Paste the following into a new code block & run it to initialize Vertex AI.

In [2]:
PROJECT_ID = "qwiklabs-gcp-04-f4e926e31c52"
LOCATION = "us-central1"
import vertexai
vertexai.init(project=PROJECT_ID, location=LOCATION)

# Explore example data and use it to generate content

Run this line in a new code cell (by pasting the code and hitting Shift + Return) to download some example data.

In [3]:
!gcloud storage cp gs://partner-genai-bucket/genai065/apartment_table.csv .

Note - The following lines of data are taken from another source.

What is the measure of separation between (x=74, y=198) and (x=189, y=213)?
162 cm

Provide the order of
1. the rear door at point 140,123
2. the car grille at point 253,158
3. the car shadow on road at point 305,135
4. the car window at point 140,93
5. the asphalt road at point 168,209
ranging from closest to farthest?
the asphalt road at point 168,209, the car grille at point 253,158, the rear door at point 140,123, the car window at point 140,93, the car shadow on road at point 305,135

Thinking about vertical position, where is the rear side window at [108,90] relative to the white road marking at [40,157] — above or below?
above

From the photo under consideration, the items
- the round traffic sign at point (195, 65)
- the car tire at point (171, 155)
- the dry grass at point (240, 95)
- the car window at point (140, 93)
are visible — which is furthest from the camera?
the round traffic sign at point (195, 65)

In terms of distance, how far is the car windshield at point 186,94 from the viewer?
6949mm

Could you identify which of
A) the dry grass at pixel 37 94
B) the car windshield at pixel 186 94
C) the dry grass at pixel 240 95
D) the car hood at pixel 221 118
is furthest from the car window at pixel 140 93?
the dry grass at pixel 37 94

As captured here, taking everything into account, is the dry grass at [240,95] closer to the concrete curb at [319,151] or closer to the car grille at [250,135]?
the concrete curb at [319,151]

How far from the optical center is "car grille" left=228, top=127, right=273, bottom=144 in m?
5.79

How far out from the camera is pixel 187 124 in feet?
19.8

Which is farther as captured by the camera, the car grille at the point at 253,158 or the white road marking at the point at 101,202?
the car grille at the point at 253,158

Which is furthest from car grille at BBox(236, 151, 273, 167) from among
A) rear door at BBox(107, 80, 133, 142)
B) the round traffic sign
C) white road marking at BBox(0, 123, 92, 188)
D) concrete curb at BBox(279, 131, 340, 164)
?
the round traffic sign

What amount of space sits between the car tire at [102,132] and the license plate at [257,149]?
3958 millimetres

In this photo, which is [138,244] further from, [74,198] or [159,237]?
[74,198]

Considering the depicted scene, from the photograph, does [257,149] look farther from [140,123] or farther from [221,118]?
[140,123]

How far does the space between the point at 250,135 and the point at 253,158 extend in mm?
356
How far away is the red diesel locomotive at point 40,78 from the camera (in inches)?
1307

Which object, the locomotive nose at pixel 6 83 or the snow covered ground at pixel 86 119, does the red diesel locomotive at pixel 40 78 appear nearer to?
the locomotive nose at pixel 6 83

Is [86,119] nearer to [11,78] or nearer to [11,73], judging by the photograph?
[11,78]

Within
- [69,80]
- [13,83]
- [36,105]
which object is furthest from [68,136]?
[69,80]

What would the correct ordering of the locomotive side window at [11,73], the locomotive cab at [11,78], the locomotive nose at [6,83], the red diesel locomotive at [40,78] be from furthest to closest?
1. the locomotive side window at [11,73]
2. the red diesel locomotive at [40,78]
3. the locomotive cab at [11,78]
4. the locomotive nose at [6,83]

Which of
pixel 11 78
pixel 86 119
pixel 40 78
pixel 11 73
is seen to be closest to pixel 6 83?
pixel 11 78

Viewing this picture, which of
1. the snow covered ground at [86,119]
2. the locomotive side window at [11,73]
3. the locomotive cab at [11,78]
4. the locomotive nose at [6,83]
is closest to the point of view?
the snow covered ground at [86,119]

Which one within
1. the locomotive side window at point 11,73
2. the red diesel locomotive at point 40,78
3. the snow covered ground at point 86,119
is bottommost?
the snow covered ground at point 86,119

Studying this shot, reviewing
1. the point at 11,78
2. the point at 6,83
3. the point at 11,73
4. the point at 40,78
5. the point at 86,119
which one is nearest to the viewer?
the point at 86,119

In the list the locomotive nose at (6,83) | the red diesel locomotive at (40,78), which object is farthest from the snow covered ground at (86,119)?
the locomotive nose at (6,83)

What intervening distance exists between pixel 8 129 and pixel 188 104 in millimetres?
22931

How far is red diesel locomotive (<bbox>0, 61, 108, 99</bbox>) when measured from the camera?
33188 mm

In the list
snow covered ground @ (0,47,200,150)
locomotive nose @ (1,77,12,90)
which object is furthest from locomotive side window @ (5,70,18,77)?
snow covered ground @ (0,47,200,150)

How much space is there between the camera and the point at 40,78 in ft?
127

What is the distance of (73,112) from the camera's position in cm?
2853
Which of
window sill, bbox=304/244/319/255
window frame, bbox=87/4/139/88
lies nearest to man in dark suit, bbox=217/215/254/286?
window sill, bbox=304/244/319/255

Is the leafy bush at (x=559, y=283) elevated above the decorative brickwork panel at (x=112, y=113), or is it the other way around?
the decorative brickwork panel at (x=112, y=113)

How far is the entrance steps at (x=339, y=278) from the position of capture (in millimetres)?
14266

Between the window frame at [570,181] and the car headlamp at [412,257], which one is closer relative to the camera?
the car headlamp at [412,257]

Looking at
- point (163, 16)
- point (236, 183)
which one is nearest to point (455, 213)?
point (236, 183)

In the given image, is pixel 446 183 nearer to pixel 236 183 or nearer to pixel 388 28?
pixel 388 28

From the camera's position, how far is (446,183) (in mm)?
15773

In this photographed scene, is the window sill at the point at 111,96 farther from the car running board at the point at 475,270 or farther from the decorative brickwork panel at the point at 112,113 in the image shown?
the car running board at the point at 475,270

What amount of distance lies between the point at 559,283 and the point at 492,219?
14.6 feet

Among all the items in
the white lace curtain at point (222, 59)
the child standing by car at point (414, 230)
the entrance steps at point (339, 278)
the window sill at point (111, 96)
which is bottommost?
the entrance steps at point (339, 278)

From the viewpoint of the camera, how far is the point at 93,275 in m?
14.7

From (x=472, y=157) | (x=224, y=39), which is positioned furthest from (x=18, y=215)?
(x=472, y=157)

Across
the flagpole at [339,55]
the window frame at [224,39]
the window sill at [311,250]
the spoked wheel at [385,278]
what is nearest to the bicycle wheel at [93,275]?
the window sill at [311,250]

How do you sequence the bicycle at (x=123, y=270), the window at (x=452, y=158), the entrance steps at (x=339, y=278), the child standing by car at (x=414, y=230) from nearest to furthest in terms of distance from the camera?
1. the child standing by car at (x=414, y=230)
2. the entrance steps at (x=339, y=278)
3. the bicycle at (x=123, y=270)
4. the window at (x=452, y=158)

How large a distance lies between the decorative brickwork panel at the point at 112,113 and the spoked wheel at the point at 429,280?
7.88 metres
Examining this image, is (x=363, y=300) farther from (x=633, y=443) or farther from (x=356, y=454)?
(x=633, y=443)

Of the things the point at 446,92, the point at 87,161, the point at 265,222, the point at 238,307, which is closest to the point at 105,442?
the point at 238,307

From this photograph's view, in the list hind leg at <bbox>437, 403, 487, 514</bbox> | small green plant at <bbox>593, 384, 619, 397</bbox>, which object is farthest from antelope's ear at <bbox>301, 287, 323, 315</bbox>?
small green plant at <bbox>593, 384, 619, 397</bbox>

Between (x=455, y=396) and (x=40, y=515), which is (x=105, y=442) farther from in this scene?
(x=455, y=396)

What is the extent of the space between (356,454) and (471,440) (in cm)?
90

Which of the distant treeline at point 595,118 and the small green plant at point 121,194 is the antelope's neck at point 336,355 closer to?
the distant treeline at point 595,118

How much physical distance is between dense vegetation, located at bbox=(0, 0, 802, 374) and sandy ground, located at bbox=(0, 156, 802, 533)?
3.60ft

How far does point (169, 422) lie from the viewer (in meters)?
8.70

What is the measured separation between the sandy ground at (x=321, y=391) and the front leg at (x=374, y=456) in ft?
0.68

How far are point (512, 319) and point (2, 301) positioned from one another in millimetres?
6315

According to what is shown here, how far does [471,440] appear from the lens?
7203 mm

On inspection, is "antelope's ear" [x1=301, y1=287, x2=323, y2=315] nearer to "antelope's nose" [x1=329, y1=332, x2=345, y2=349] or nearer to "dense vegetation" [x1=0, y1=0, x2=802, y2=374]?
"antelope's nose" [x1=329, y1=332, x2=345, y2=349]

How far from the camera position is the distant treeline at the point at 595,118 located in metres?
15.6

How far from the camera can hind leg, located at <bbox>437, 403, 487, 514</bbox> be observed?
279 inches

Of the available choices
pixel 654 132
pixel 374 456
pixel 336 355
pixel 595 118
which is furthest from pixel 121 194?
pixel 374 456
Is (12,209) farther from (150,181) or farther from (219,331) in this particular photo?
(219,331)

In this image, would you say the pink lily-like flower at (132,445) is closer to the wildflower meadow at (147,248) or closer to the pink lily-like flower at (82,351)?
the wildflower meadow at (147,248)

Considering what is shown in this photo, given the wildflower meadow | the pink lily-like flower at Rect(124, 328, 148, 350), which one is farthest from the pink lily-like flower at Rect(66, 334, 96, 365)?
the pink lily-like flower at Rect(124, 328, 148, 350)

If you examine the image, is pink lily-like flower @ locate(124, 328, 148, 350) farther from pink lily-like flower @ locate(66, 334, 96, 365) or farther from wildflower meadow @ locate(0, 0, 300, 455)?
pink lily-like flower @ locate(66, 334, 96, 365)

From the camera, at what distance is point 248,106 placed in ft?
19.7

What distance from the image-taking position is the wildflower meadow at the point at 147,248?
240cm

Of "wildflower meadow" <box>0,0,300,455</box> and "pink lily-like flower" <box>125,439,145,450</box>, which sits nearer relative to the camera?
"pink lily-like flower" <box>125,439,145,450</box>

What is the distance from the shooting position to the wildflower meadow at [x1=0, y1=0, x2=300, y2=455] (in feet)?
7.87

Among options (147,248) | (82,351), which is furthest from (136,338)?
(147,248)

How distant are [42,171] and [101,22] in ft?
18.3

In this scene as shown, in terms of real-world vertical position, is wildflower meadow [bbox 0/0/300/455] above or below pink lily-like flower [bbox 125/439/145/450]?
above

Copying gs://partner-genai-bucket/genai065/apartment_table.csv to file://./apartment_table.csv


Load it into a Pandas DataFrame, and view the first few rows:

You should see a table like this, presenting data about apartments in New York City, including how many bedrooms they have, how large they are (measured in square feet, identified in this dataset as “Sqft”), whether the building has an elevator, and other attributes of an apartment.

In [4]:
apartment_df = pd.read_csv("apartment_table.csv")
apartment_df.head()

Unnamed: 0,Address,Unit,Sqft,Bedrooms,Elevator,Washer & Dryer in Unit,Pets Allowed,Notable features
0,"123 West 14th Street, New York, NY 10014",2E,550,2,yes,no,yes,"doorman, pool in the building, shared roof deck with grills"
1,"456 East 57th Street, New York, NY 10022",1A,789,1,no,yes,no,"bike room, package service"
2,"789 Broadway, New York, NY 10003",C,999,3,yes,yes,yes,"excellent laundry room, great city views"
3,"1011 5th Avenue, New York, NY 10028",30,1024,2,no,no,yes,"great view of Central Park, high ceilings"
4,"2222 Park Avenue, New York, NY 10017",4F,1234,1,no,yes,no,right next to soccer fields at the park


Notice in particular the “Notable features” column, in which unstructured notes from a real estate agent have been captured to describe other selling points of each apartment. You will have a model generate apartment listing descriptions based on these structured and unstructured fields, and then you will measure how well the model sticks to the information in these fields when generating listing descriptions.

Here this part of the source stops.